Свидетелей было трое. Заикаясь от волнения, водитель МАЗа – толстогубый лохматый парень лет двадцати в замасленной пилотке и с цветастым платком на шее сообщил, что столкновение произошло на скорости не более шестидесяти километров по его спидометру. Встречная же «Волга» выжала более сотни и на повороте, скользком от раздавленного картофеля, неожиданно юзом сорвалась влево. Не ожидая этого, парень пытался затормозить, ибо свернуть вправо практически не было возможности: тут работали на расширении участка дорожники, но тормоза не удержали груженную щебенкой машину.

Ворожцов записал также показания плачущей худенькой учетчицы с карьера, часто сморкающейся в белесые потрепанные рукава ватника, и ее спутника – запачканного раствором верзилы-бетонщика, который курил вонючие папиросы и на все вопросы зло отвечал: «Свихнулся старый черт. Песок сыпется, а жмет как ошпаренный. Свихнулся, ясное дело. Не виноват Митька!» Ворожцов тоже сердился, просил отвечать только на вопросы и про себя пытался представить, что заставило пожилого человека так неосмотрительно выжимать скорость. В эту минуту из заскрипевшего всеми колодками такси выскочил молодой человек в светлом плаще, с искаженным от ужаса лицом…

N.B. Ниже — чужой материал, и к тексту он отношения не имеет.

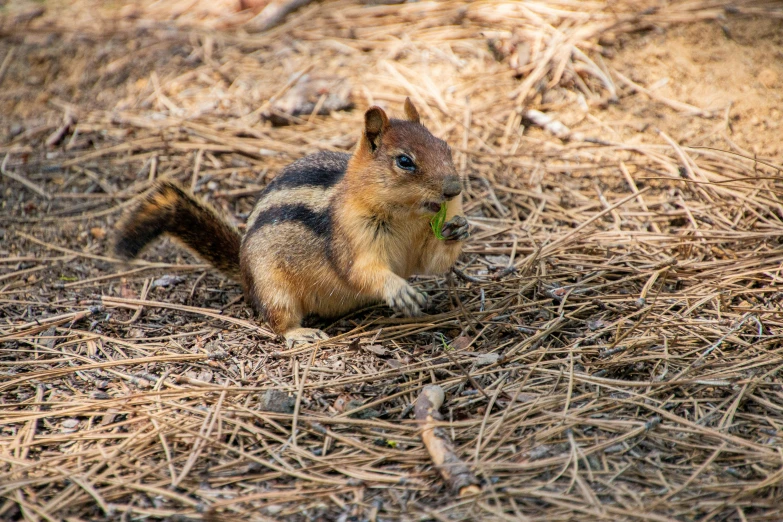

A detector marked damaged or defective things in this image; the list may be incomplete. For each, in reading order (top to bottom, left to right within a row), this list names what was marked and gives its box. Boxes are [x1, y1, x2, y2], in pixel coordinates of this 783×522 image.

broken stick [414, 384, 480, 494]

Отступление на двенадцать часов назад.

У него было такое ощущение, словно он что-то забыл у отца. Они стояли на крыльце деревянной, рубленной из янтарных сосновых бревен дачи и смотрели на закат, багряными полосами горевший над лесом.

«Странно, какие у него дрожащие руки, и волосы поседели даже в ушах, – думал он, скрытно наблюдая, как отец жмурился под неярким солнцем, прикрывая ресницами выцветшие глаза. – Старый он, как мох. Вполне мог бы замолвить слово перед Свенцицким. Не каждый год к нам приезжают академики…»

– Знаешь, совсем недавно я обратил внимание, что в здешних местах не растут клены моего детства. Начисто отсутствуют, а я и не замечал.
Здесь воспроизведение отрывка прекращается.